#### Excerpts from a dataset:

┏━━

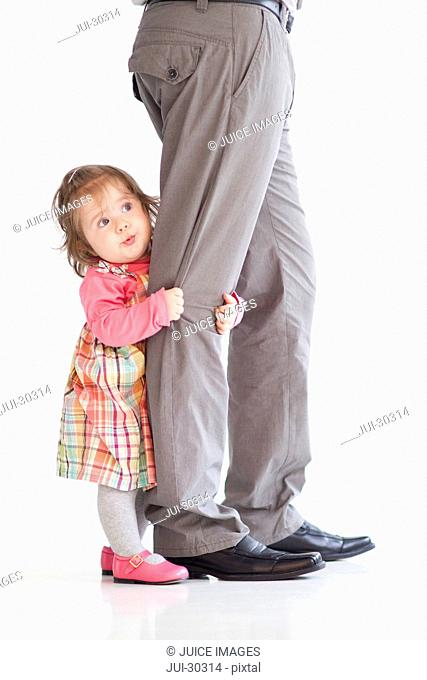 Baby girl clinging to father's leg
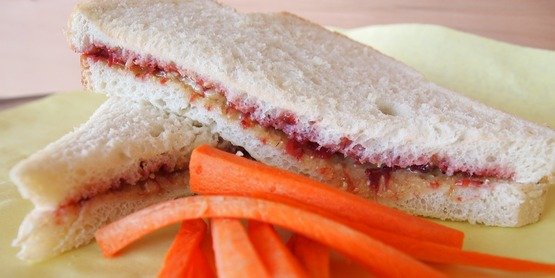 peanut butter and jelly sandwich with carrot sticks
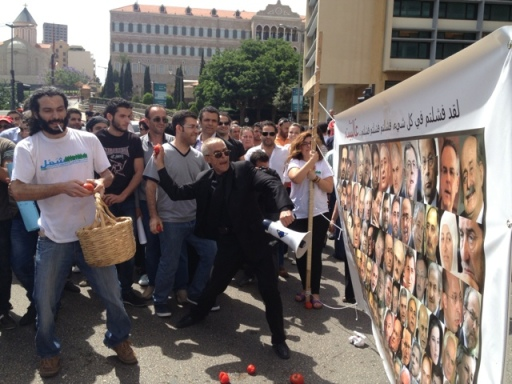 A handful of protesters take to the streets on May 31, 2013 protesting the Lebanese parliament's extension of its term. Protesters threw tomatoes at a canvas of the 128 MPs. Picture by http://www.beirutreport.com/ - Habib Battah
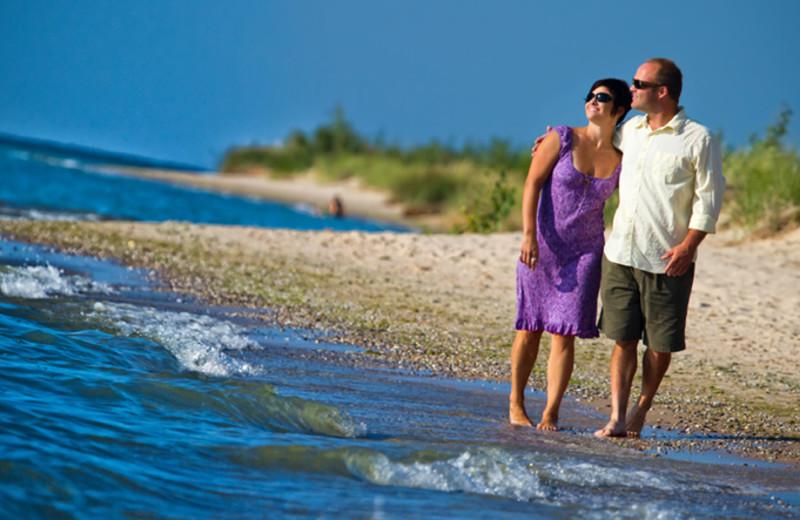 Couple on beach at The Homestead.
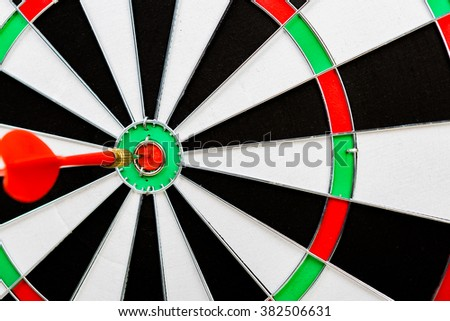 Selective Focus :  Red dart hit the target on dartboard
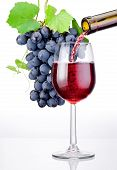 stock photo of flux  - Pouring a glass of red wine and bunch of grapes with leaves isolated on white background - JPG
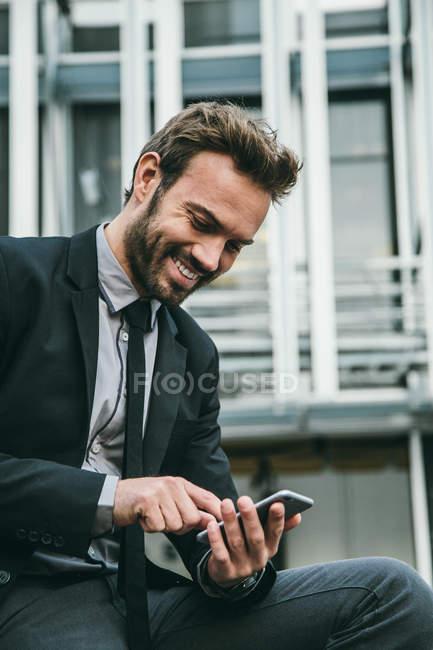 Empresário elegante usando um Smarthpone em uma área financeira — Fotografia de Stock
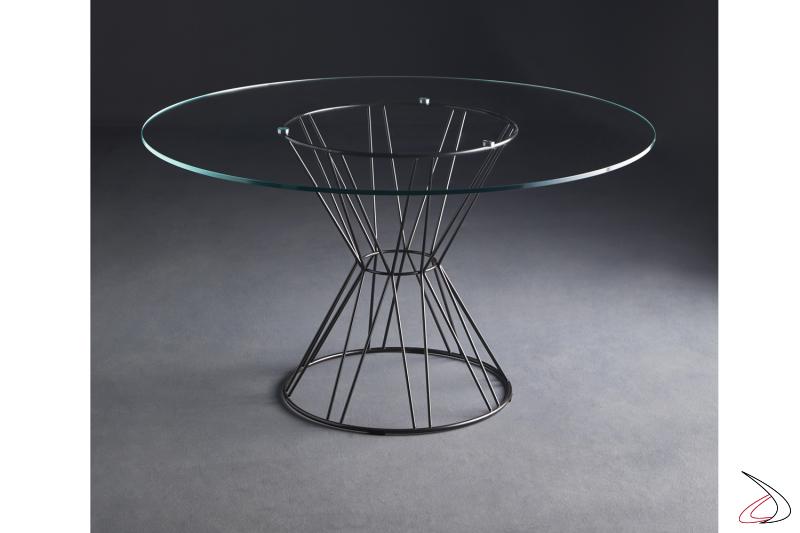 Tavolo Circus con struttura in acciaio verniciato grigio piombo e piano rotondo in cristallo trasparente.
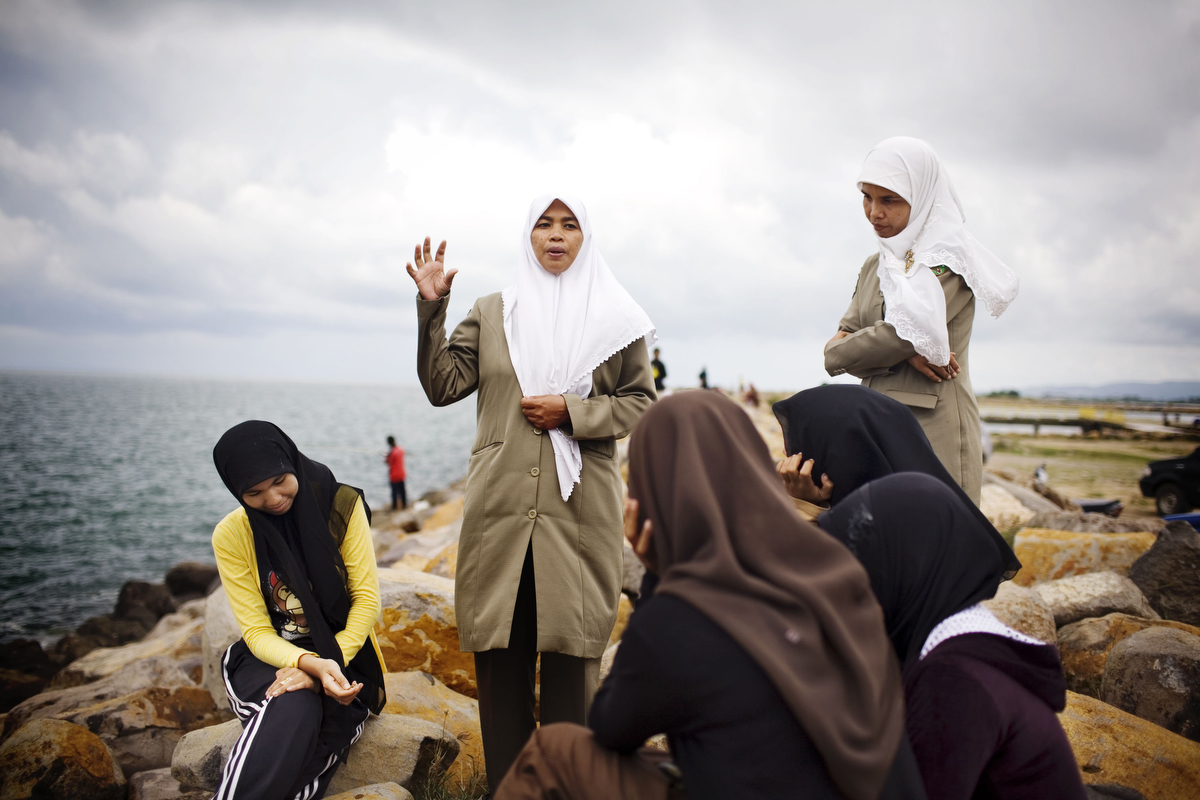 Sharia policewomen lecture university students on proper Muslim attire, in Ulele, Indonesia, on Wednesday, Nov. 11, 2009. In 2003, the provincial government of Aceh Province implemented a moderate form of sharia law on conduct and dress in their effort to reclaim Aceh as the Islamic capital of SE Asia.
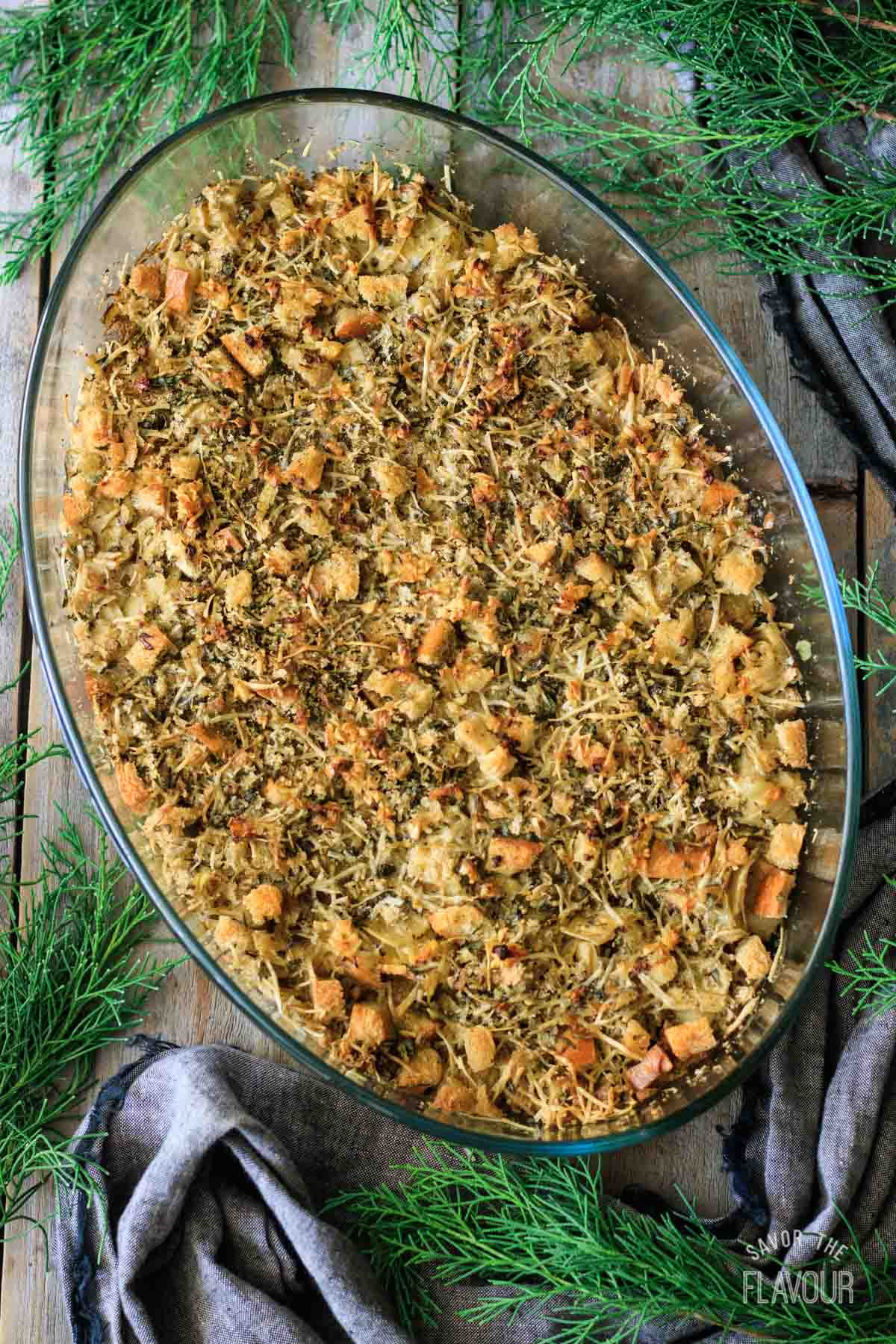 baked artichoke hearts in a casserole dish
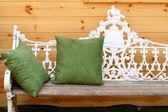 Green cushions on vintage chair. — Stock Photo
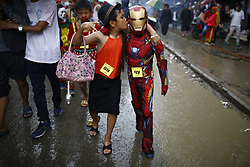 August 9, 2017 - Kathmandu, Nepal - A person dressed as a superhero take part in a parade during Ropai festival to commemorate the departed in Kathmandu, Nepal on Wednesday, August 09, 2017. (Credit Image: © Skanda Gautam via ZUMA Wire)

┗━━

#### THE PROBLEM:
In the answer, repeat exactly the lines from the top of the entries above through the line with "Green cushions on", and leave pictures out of it.

#### SOLUTION TO THIS EXERCISE:
 Baby girl clinging to father's leg
 peanut butter and jelly sandwich with carrot sticks
 A handful of protesters take to the streets on May 31, 2013 protesting the Lebanese parliament's extension of its term. Protesters threw tomatoes at a canvas of the 128 MPs. Picture by http://www.beirutreport.com/ - Habib Battah
 Couple on beach at The Homestead.
 Selective Focus :  Red dart hit the target on dartboard
 stock photo of flux  - Pouring a glass of red wine and bunch of grapes with leaves isolated on white background - JPG
 Empresário elegante usando um Smarthpone em uma área financeira — Fotografia de Stock
 Tavolo Circus con struttura in acciaio verniciato grigio piombo e piano rotondo in cristallo trasparente.
 Sharia policewomen lecture university students on proper Muslim attire, in Ulele, Indonesia, on Wednesday, Nov. 11, 2009. In 2003, the provincial government of Aceh Province implemented a moderate form of sharia law on conduct and dress in their effort to reclaim Aceh as the Islamic capital of SE Asia.
 baked artichoke hearts in a casserole dish
 Green cushions on vintage chair. — Stock Photo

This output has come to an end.